第一話 金の黄昏日3
レリアが目を覚ますと、ベッドの上に横たわっていた。
白い天井に白い壁、そして白いカーテン。
「レリア・クラリウス、目が覚めましたか」
校医のクイン・ハロドリーがレリアの顔をのぞきこんでいた。やはりここは医務室のようだ。

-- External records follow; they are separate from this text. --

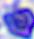

Summary:
  - Modality: photomicrograph
  - Magnification: 400x
  - Identification: white blood cell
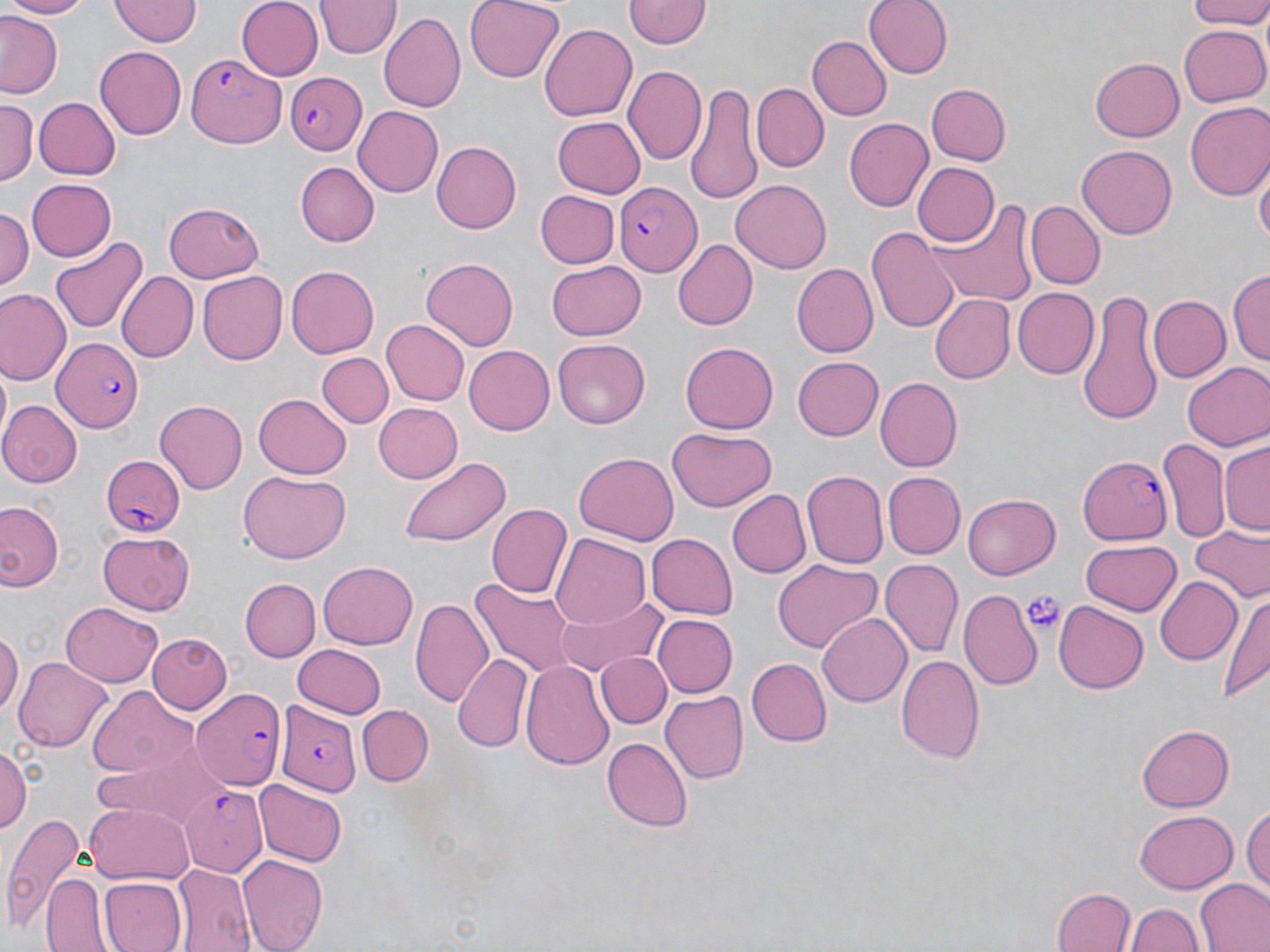
{
  "slide_level_diagnosis": "Plasmodium falciparum",
  "stain": "May-Grünwald-Giemsa",
  "magnification": "1000x",
  "modality": "light microscopy",
  "image_size": "1270×952 pixels",
  "field_of_view": "one of a larger specimen",
  "plasmodium_falciparum_infected_red_blood_cell_locations": "approximate bounding boxes as [x1, y1, x2, y2] in pixels: [185, 50, 288, 147], [283, 70, 368, 154], [614, 184, 702, 276], [52, 336, 144, 433], [1079, 453, 1173, 545], [99, 458, 187, 536], [194, 688, 283, 790], [278, 702, 359, 795], [183, 788, 267, 876]",
  "preparation": "thin blood smear",
  "uninfected_red_blood_cell_locations": "approximate bounding boxes as [x1, y1, x2, y2] in pixels: [0, 0, 90, 18], [110, 0, 199, 46], [235, 0, 322, 79], [465, 0, 565, 83], [865, 0, 950, 78], [1184, 0, 1270, 29], [318, 1, 400, 59], [624, 1, 709, 50], [377, 11, 465, 114], [0, 14, 65, 100], [540, 23, 639, 122], [1179, 26, 1269, 107], [806, 35, 890, 119], [94, 47, 186, 140], [1090, 57, 1184, 141], [625, 65, 706, 164], [750, 83, 827, 172], [926, 83, 1011, 166], [686, 84, 761, 204], [0, 97, 37, 186], [32, 98, 119, 180], [1184, 103, 1270, 202], [354, 105, 444, 198], [550, 115, 645, 198], [845, 117, 936, 212], [430, 141, 521, 233], [1077, 146, 1177, 239], [296, 163, 379, 246], [912, 163, 999, 247], [1256, 166, 1269, 249], [24, 178, 116, 262], [731, 181, 831, 273], [535, 190, 619, 268], [165, 199, 265, 282], [925, 199, 1039, 312], [1028, 200, 1104, 290], [0, 206, 33, 298], [868, 227, 958, 336], [48, 235, 145, 336], [673, 240, 756, 330], [418, 257, 519, 352], [547, 258, 646, 338], [790, 263, 877, 358], [284, 264, 377, 359], [1229, 268, 1270, 366], [197, 270, 288, 365], [114, 272, 197, 364], [1076, 285, 1163, 429], [1, 288, 69, 386], [1012, 288, 1097, 377], [931, 294, 1014, 384], [1147, 294, 1229, 384], [380, 320, 468, 407], [552, 338, 649, 429], [681, 341, 780, 433], [465, 344, 557, 434], [319, 353, 392, 427], [792, 357, 884, 441], [1182, 362, 1270, 452], [874, 378, 962, 472], [253, 390, 351, 478], [155, 400, 247, 493], [0, 401, 80, 488], [373, 401, 462, 484], [669, 428, 775, 511], [1160, 437, 1230, 542], [1221, 440, 1270, 537], [573, 453, 678, 544], [399, 456, 510, 548], [804, 470, 888, 570], [236, 471, 349, 564], [885, 472, 965, 558], [725, 489, 811, 579], [962, 493, 1061, 580], [0, 500, 64, 595], [487, 503, 574, 599], [1189, 527, 1269, 605], [98, 530, 197, 616], [646, 533, 737, 619], [550, 535, 650, 631], [1081, 540, 1181, 615], [880, 558, 962, 659], [772, 559, 880, 652], [318, 561, 419, 650], [1154, 575, 1243, 664], [239, 578, 319, 662], [470, 578, 577, 676], [960, 588, 1044, 690], [1220, 590, 1270, 704], [410, 592, 495, 708], [554, 596, 667, 675], [1052, 600, 1150, 695], [59, 603, 163, 687], [816, 613, 910, 707], [651, 614, 736, 698], [0, 630, 21, 720], [147, 632, 231, 712], [292, 645, 386, 719], [593, 652, 669, 728], [454, 653, 534, 751], [897, 653, 986, 766], [15, 657, 111, 755], [519, 657, 614, 768], [747, 658, 833, 747], [88, 686, 195, 778], [660, 689, 750, 785], [357, 704, 432, 785], [1136, 724, 1234, 811], [100, 730, 229, 831], [602, 738, 691, 831], [0, 743, 31, 839], [253, 779, 347, 867], [85, 800, 193, 885], [1242, 803, 1270, 896], [2, 809, 84, 938], [1135, 810, 1235, 893], [238, 855, 328, 951], [173, 866, 256, 952], [46, 873, 110, 950], [96, 876, 185, 952], [1195, 878, 1270, 952], [1053, 888, 1136, 952], [1128, 904, 1202, 952]",
  "platelet_locations": "approximate bounding boxes as [x1, y1, x2, y2] in pixels: [1020, 590, 1065, 635]"
}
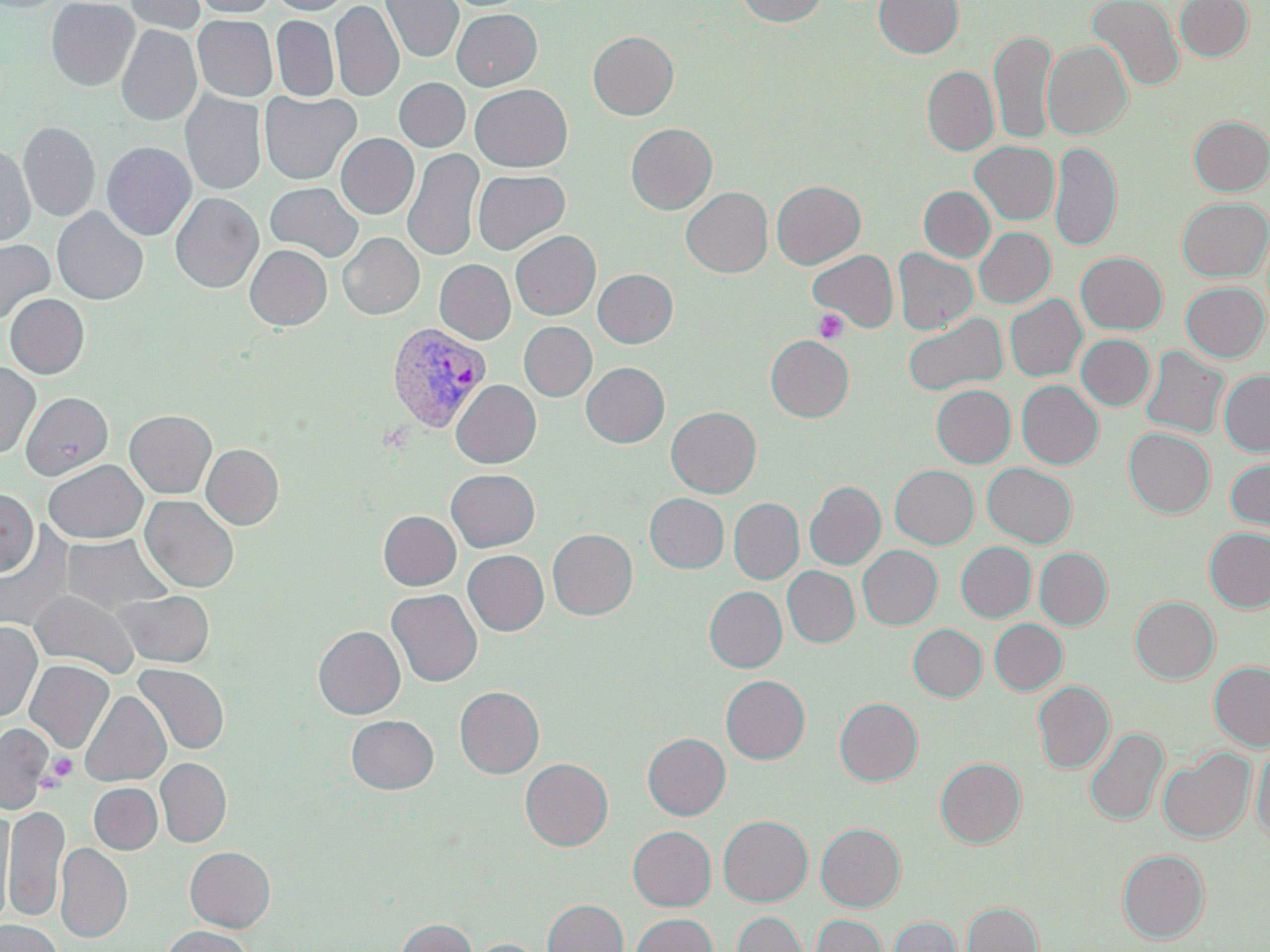

slide-level diagnosis = Plasmodium vivax
field of view = single
Plasmodium vivax-infected red blood cell locations = approximate bounding boxes as (x1, y1, x2, y2) in pixels: (386, 322, 492, 433)
magnification = 1000x
image size = 1270×952 pixels
uninfected red blood cell locations = approximate bounding boxes as (x1, y1, x2, y2) in pixels: (0, 0, 66, 12), (46, 0, 140, 90), (123, 0, 206, 35), (191, 0, 276, 17), (269, 0, 351, 15), (380, 0, 463, 63), (738, 0, 827, 26), (874, 0, 964, 58), (1086, 0, 1184, 92), (1174, 0, 1253, 61), (330, 1, 404, 102), (452, 9, 541, 90), (193, 15, 277, 101), (271, 15, 338, 102), (116, 25, 202, 126), (990, 29, 1056, 145), (588, 31, 678, 120), (1042, 41, 1132, 139), (922, 65, 998, 155), (394, 78, 470, 152), (471, 84, 572, 171), (260, 90, 361, 185), (180, 91, 266, 196), (1188, 116, 1270, 195), (18, 122, 100, 222), (626, 123, 717, 214), (336, 134, 419, 218), (970, 141, 1059, 225), (1050, 141, 1121, 252), (0, 142, 35, 246), (101, 142, 196, 240), (402, 148, 484, 261), (473, 169, 570, 255), (771, 180, 865, 269), (265, 182, 363, 261), (918, 186, 995, 262), (681, 187, 773, 277), (170, 192, 263, 293), (1177, 197, 1269, 282), (52, 208, 147, 305), (974, 228, 1055, 308), (510, 230, 600, 320), (338, 233, 423, 319), (0, 239, 53, 324), (245, 245, 332, 330), (893, 248, 978, 334), (808, 249, 899, 332), (1076, 252, 1167, 334), (434, 259, 515, 344), (593, 269, 678, 348), (1181, 282, 1269, 361), (4, 294, 89, 378), (1005, 294, 1086, 381), (902, 313, 1008, 397), (519, 322, 597, 401), (1076, 334, 1155, 410), (766, 335, 854, 422), (1140, 346, 1229, 438), (0, 362, 40, 458), (581, 362, 669, 447), (1219, 370, 1270, 456), (451, 380, 541, 468), (1016, 380, 1103, 469), (931, 384, 1016, 467), (20, 392, 112, 480), (666, 407, 761, 498), (124, 410, 216, 498), (1124, 428, 1215, 518), (202, 444, 284, 529), (1224, 457, 1270, 535), (43, 460, 147, 543), (983, 463, 1077, 548), (890, 465, 979, 548), (446, 469, 540, 552), (805, 481, 885, 569), (0, 488, 38, 576), (645, 493, 729, 573), (140, 495, 238, 592), (729, 498, 804, 584), (378, 511, 461, 590), (0, 527, 74, 632), (1204, 527, 1270, 612), (548, 528, 637, 620), (61, 534, 170, 614), (956, 542, 1036, 622), (857, 545, 942, 629), (1035, 548, 1112, 630), (463, 550, 548, 635), (782, 567, 860, 647), (704, 586, 787, 672), (386, 589, 482, 686), (29, 590, 138, 677), (115, 590, 214, 667), (1130, 596, 1219, 683), (989, 619, 1067, 694), (0, 622, 41, 722), (908, 624, 987, 701), (313, 626, 405, 719), (24, 660, 114, 754), (1209, 660, 1270, 751), (134, 664, 228, 754), (721, 675, 810, 763), (1033, 681, 1114, 773), (455, 686, 544, 778), (79, 691, 170, 787), (835, 697, 923, 786), (346, 715, 438, 794), (0, 723, 53, 813), (1085, 727, 1168, 826), (643, 733, 730, 820), (1252, 742, 1270, 846), (1158, 748, 1255, 843), (935, 757, 1026, 847), (155, 758, 231, 847), (521, 759, 613, 850), (89, 783, 162, 854), (5, 804, 69, 923), (0, 810, 14, 926), (718, 815, 812, 906), (816, 822, 906, 911), (628, 826, 716, 910), (55, 843, 132, 943), (185, 846, 275, 931), (1118, 849, 1209, 943), (543, 899, 628, 952), (962, 901, 1042, 952), (732, 911, 808, 952), (630, 913, 718, 952), (810, 913, 888, 952), (889, 915, 961, 952), (397, 918, 476, 952), (0, 920, 63, 952), (161, 926, 253, 952), (471, 939, 544, 952)
platelet locations = approximate bounding boxes as (x1, y1, x2, y2) in pixels: (813, 309, 849, 344), (46, 752, 78, 783)
stain = May-Grünwald-Giemsa
modality = optical microscopy
preparation = thin blood smear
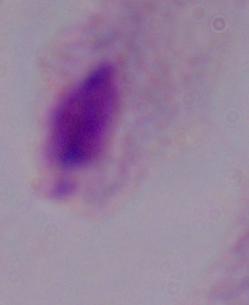

modality: photomicrograph
identification: trichomonad
magnification: 1000x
Report the malaria status of this cell.
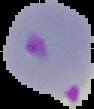
It is parasitized.

{
  "preparation": "thin blood film",
  "image_size": "94×109 pixels",
  "image_type": "segmented cell region on a black background"
}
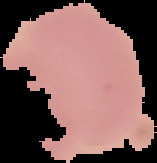
{
  "image_size": "157×163 pixels",
  "image_type": "segmented cell region on a black background",
  "preparation": "thin blood smear",
  "malaria_status": "uninfected"
}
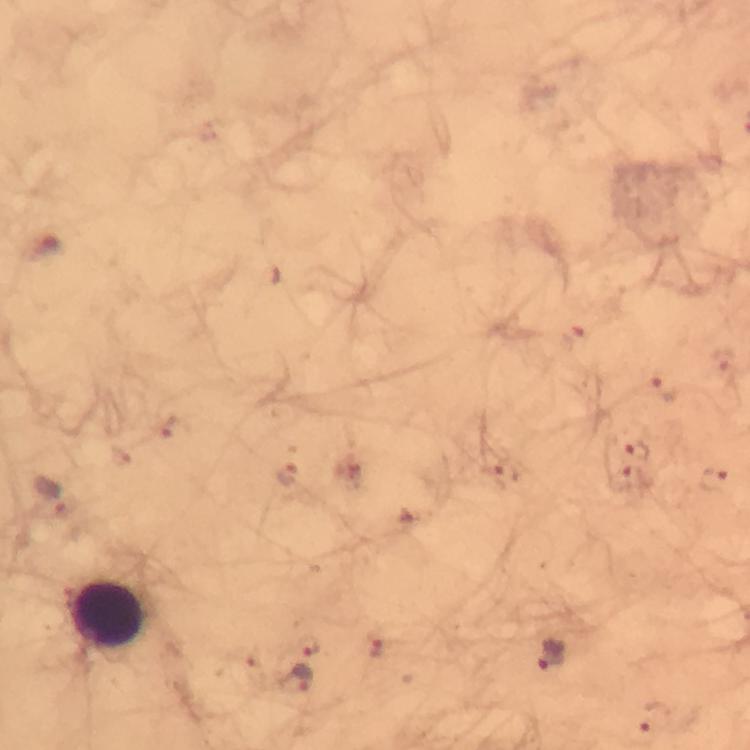

Approximate centers as [x, y] in pixels.
Summary:
  - Malaria parasite locations: [571, 336], [724, 363], [665, 388], [637, 449], [288, 473], [503, 475], [625, 476], [712, 477], [51, 497], [308, 645], [550, 655], [295, 678], [653, 717]
  - Leukocyte locations: [104, 613]
  - Context: from a diagnostic examination for malaria
  - Immersion oil: used
  - Image size: 750×750 pixels
  - Magnification: 100x
  - Cropped from: a single field of view
  - Preparation: thick blood film
  - Capture: smartphone camera through the microscope
  - Stain: Giemsa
Report the malaria status.
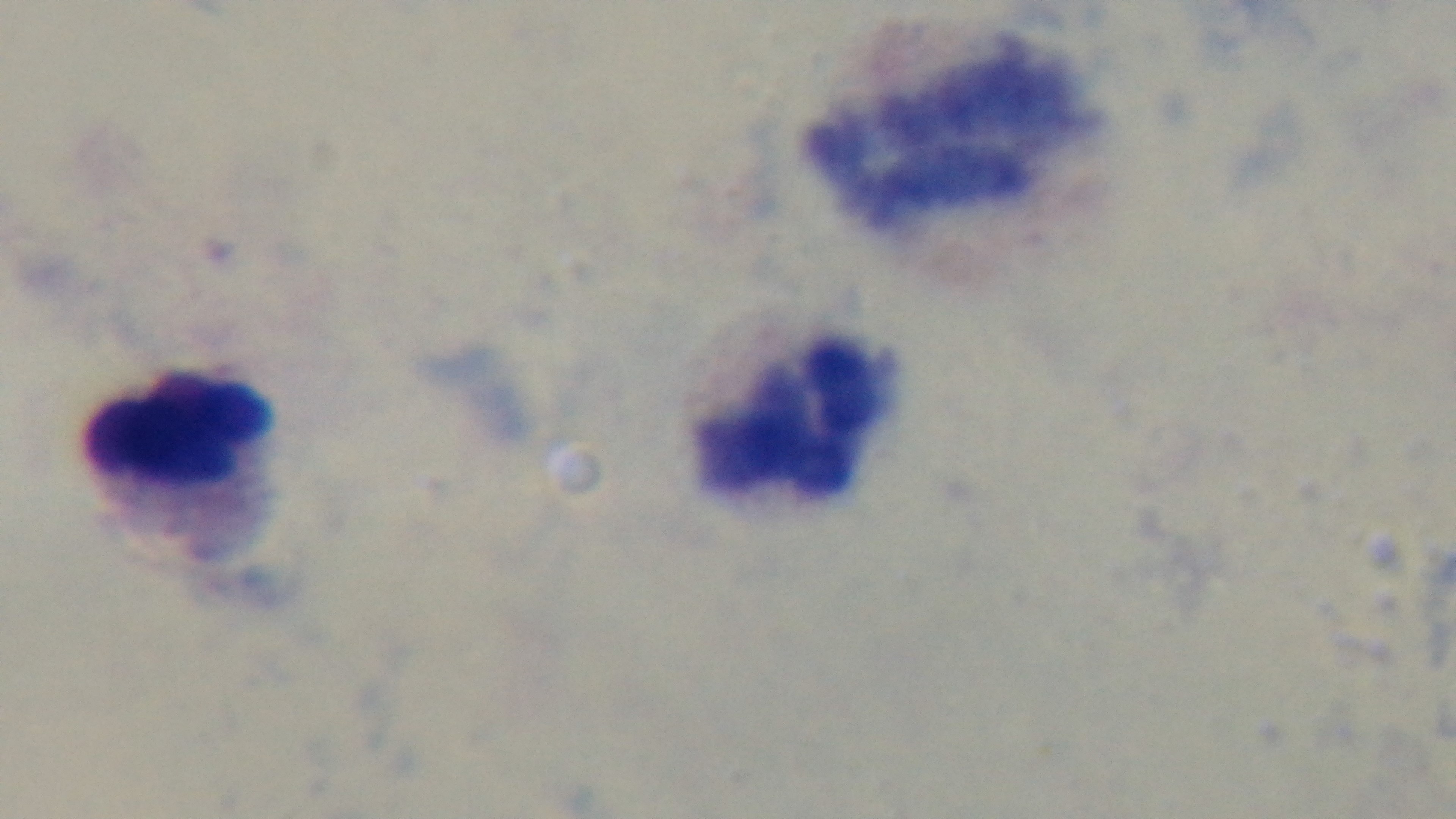

Negative.

Giemsa stain. Light microscopy. Preparation: thick blood film. One field from the slide. 100x oil-immersion objective. Mounted 4K digital camera.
Identify the parasite.
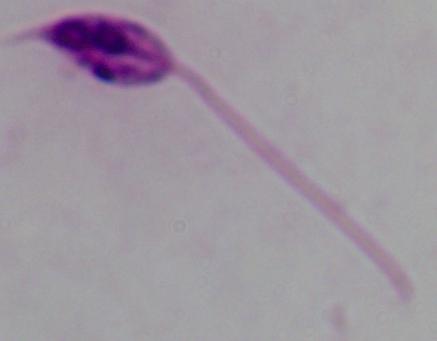

Leishmania.

magnification = 1000x
modality = photomicrograph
Identify the parasite.
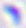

レリアはゆっくりと起きあがったが、頭は石のように重たかった。
クインはレリアの脈を測り、いくつか確認をとる。
「大丈夫ですね」
しかし、間を置かずに、
「レリア・クラリウス。金の黄昏日は外出禁止だということを忘れたのですか?」
と責めるように言った。
「でも、個人面談があって……」
厳しい口調に、レリアはもごもごと言い訳をした。
うなだれていると、コップに入れた薬草水を差し出された。灰緑色をして、雨の日の溝のような臭いがする。
「飲みなさい。頭がはっきりとします」
断りたかったが、同じ色の瞳でじっと見つめられると、それはできなかった。
レリアは観念して鼻をつまみながら飲み干した。
次の瞬間、天地が逆転したかと思うように目が回った。体の中でマグマがうごめくように熱くなり、頭のてっぺんがポンっと爆ぜた……かと思って、ベッドに倒れ込む。
ところが、頭は嘘のようにすっきりとしていた。
クインが満足げにレリアを見つめていた。クイン・ハロドリーは名医だが世話にはなりたくないと生徒の間で評判だったことを思い出した。
「あの、私は一体……」
「ギストリー・ランバートという大学院生があなたが回廊で倒れているところを発見しました。魔獣を散歩させている途中に、妖精の鳴き声に気がついたそうです」
「倒れている?」
首もとまで黄金色の影に飲みこまれたことを思い出して、レリアは身震いをした。
「私、回廊で倒れていたんですか?」
「彼はそう言っていました。彼が魔獣の背に乗せてここまで運んできたので、私はその状況を知りませんが、黄昏に落ちなかったのは幸運でした。しかし、今後は十分に気をつけなさい。彼が通りかからなければ、手遅れになっていた可能性もあります」
すでに手遅れだったと思うが、なぜ助かったのだろうかとレリアは首をかしげながら自分の体を確かめた。
「外傷はありません」
スカートをまくり上げて確認しようとするとクインが素早く言った。たしかに、痛みもなく、感覚にも問題はなかった。
「シーはどこですか?」
レリアは顔を上げてあたりをみまわした。
「あなたの妖精のことですか? そこで寝ていますよ」
クインが指をさしたカゴの中でシーは気持ちよさそうに眠っていた。
「この子にも問題はありませんか?」
「私は妖精のことには詳しくありませんが、見たところ問題はなさそうです。心配ならば妖精学の博士に見せに行くといいでしょう」
レリアはそっとシーの体に触れた。絹のように柔く、温かい。
「……その妖精が偉大なる魔法使いの残した妖精ですか?」
無表情のクインが興味深そうにシーを覗きこんでいた。
「はい、そうです」
「珍しい妖精ですね。何の妖精ですか?」
「それが、誰にも分からないのです。祖父は誰にも何の卵なのか言わなかったそうなので」
クインは驚いたようにレリアを見た。
「選ばれた子供たちにも分からなかったと?」
「はい」
「それは、興味深いですね。妖精学の博士たちに見せたら泣いて欲しがるかもしれません」
レリアは笑った。
クインも珍しく笑みを見せたが、ふっと顔を曇らせると、
「偉大なる魔法使いも妖精が卵から孵るところを見たかったでしょう。偉大なるものには早すぎる死でした」
とつぶやくように言った。
レリアの祖父は王国一の魔法使いだった。
王宮執政官として何百年も国の執務を取りまとめ、その魔力も知性も名声もすべてにおいて他に類を見なかった。ドラゴンの血が流れている、という噂まであったほどだ。
王宮付きのころは「氷の魔法使い」と呼ばれていたが、六十年ほど前に職を辞してからは偉大なる魔法使いとだけ呼ばれるようになっていた。
半年ほど前に静かにその生涯を閉じると、国中が悲しみにくれ、国王も喪に服した。突然の訃報に、誰もが早すぎる死だと言って涙を流したのだった。
そんな偉大なる魔法使いには五人の子供がいる。しかし実子はなく、全員が養子だった。
彼に見いだされた子供たちは、すっかり大人になった今でも「選ばれた子供たち」と呼ばれていた。彼らの多くは王宮付きの職に就き、人々から尊敬の眼差しを向けられている。
レリアの父はその中の四番目の子供だった。
心優しい父親だったが、なぜ父が偉大なる魔法使いに選ばれたのか、彼女には分からなかった。おそらく、世間の人々もそうだったに違いない。
レリアの父は、学院の掃除夫だった。